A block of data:
start
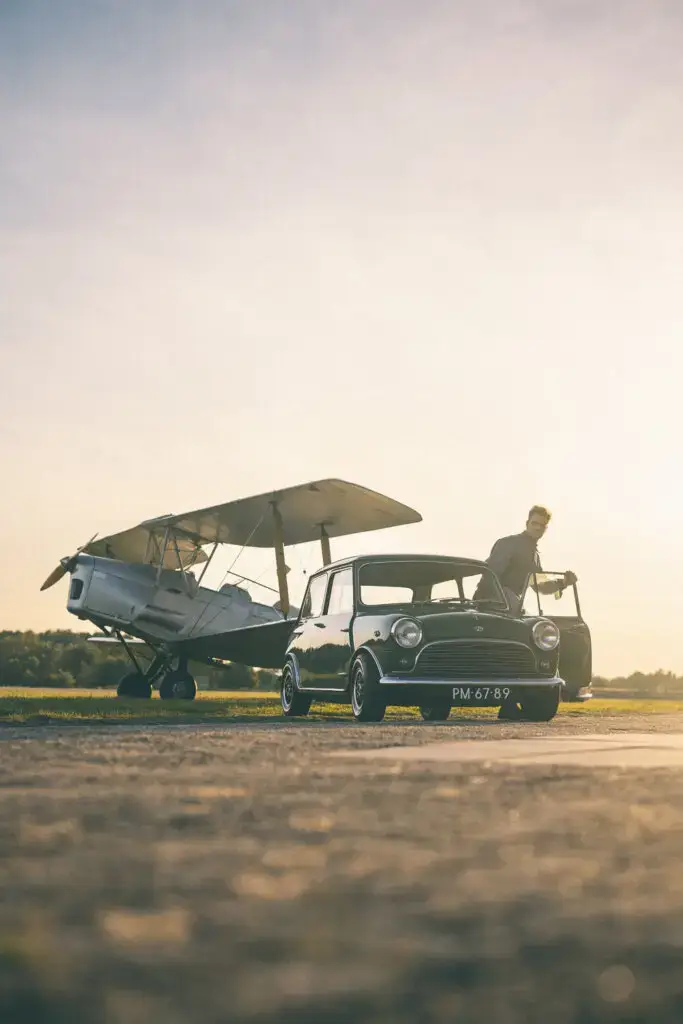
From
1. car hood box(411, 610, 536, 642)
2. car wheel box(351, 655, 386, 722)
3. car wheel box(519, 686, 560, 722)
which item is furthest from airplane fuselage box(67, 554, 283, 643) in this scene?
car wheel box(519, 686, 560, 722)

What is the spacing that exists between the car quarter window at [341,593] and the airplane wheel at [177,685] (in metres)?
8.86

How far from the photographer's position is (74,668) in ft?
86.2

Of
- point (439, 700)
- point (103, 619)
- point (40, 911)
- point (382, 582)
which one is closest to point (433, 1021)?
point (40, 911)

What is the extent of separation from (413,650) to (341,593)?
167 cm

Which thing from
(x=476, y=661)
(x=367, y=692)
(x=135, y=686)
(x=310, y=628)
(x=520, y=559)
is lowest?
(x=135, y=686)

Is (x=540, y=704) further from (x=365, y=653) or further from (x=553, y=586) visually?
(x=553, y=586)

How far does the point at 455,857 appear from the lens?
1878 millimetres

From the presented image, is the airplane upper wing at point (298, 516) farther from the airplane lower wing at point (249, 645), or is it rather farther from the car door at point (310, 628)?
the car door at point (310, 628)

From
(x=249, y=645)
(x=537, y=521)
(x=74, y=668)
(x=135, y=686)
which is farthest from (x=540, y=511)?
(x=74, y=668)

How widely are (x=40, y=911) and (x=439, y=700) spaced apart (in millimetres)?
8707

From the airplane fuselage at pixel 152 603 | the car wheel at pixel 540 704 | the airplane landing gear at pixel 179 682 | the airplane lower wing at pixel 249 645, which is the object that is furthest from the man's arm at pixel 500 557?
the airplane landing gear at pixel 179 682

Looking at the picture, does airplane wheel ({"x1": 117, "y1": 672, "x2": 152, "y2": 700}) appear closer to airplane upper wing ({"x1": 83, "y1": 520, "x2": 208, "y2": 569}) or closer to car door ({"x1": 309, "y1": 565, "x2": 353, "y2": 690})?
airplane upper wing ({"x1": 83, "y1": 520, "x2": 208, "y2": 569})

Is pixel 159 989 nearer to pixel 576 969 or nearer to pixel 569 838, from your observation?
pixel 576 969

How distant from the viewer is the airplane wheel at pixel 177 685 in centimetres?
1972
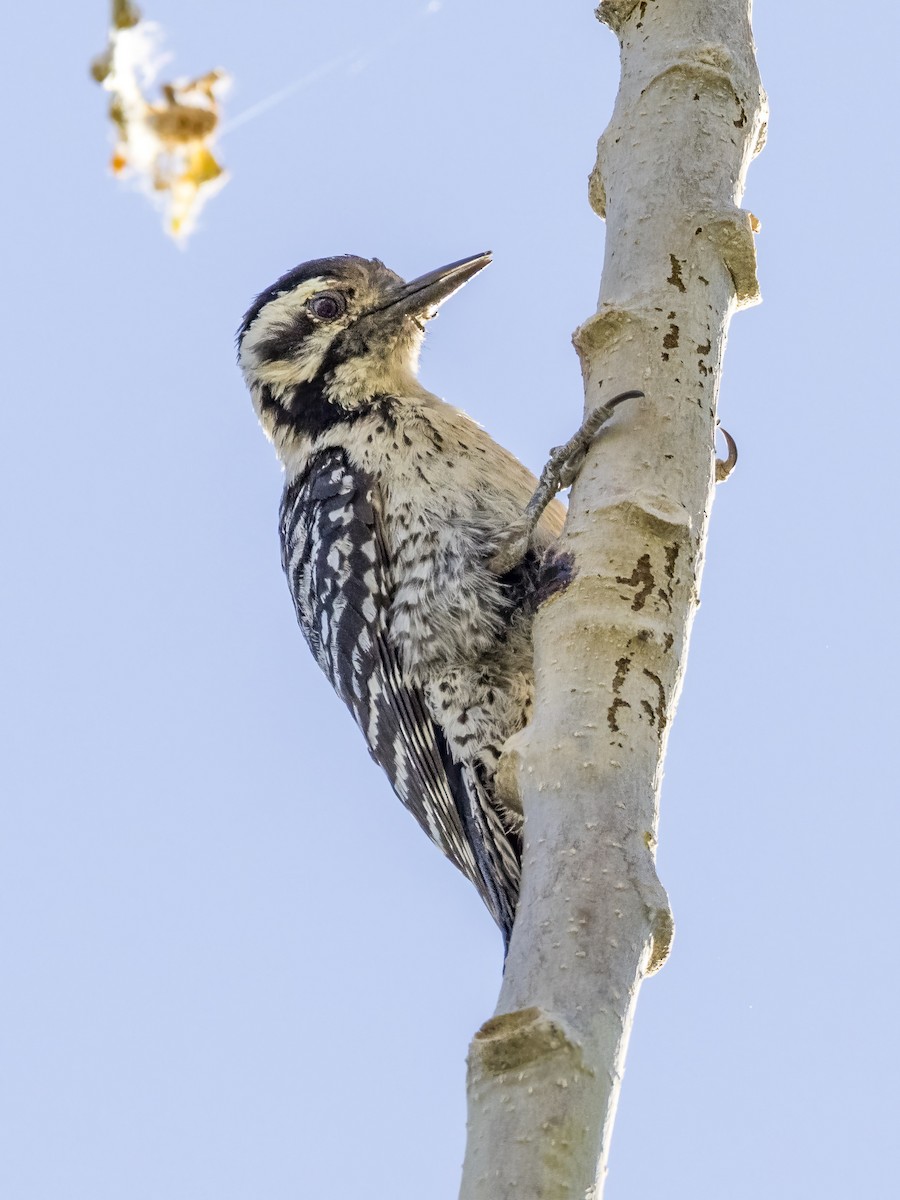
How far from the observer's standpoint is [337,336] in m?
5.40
end
#### WHAT NEEDS TO BE DONE:
Write out all of the entries above word for word, leaving out the pictures.

#### THE REPLY:
From
1. car hood box(411, 610, 536, 642)
2. car wheel box(351, 655, 386, 722)
3. car wheel box(519, 686, 560, 722)
which item is furthest from airplane fuselage box(67, 554, 283, 643) in this scene?
car wheel box(519, 686, 560, 722)

What is the spacing that exists between the car quarter window at [341,593] and the airplane wheel at [177,685] (in metres)?
8.86

How far from the photographer's position is (74,668) in ft?
86.2

Of
- point (439, 700)
- point (103, 619)
- point (40, 911)
- point (382, 582)
which one is closest to point (433, 1021)?
point (40, 911)

What is the extent of separation from (413,650) to (341,593)?
167 cm

Which thing from
(x=476, y=661)
(x=367, y=692)
(x=135, y=686)
(x=310, y=628)
(x=520, y=559)
is lowest?
(x=135, y=686)

Is (x=540, y=704) further from (x=365, y=653) or further from (x=553, y=586) visually?
(x=553, y=586)

How far does the point at 455,857 appear from the lens?
1878 millimetres

From the presented image, is the airplane upper wing at point (298, 516) farther from the airplane lower wing at point (249, 645), or is it rather farther from the car door at point (310, 628)?
the car door at point (310, 628)

From
(x=249, y=645)
(x=537, y=521)
(x=74, y=668)
(x=135, y=686)
which is farthest from (x=540, y=511)?
(x=74, y=668)

How widely are (x=40, y=911) and (x=439, y=700) spaced apart (in millimetres)?
8707

From the airplane fuselage at pixel 152 603 | the car wheel at pixel 540 704 | the airplane landing gear at pixel 179 682 | the airplane lower wing at pixel 249 645, which is the object that is furthest from the man's arm at pixel 500 557?
the airplane landing gear at pixel 179 682

Looking at the picture, does airplane wheel ({"x1": 117, "y1": 672, "x2": 152, "y2": 700}) appear closer to airplane upper wing ({"x1": 83, "y1": 520, "x2": 208, "y2": 569}) or closer to car door ({"x1": 309, "y1": 565, "x2": 353, "y2": 690})?
airplane upper wing ({"x1": 83, "y1": 520, "x2": 208, "y2": 569})

Is pixel 159 989 nearer to pixel 576 969 or nearer to pixel 569 838, from your observation?
pixel 576 969

How distant from the viewer is the airplane wheel at pixel 177 685 in centimetres?
1972
How far from the observer's standpoint is [337,336] in m?
5.40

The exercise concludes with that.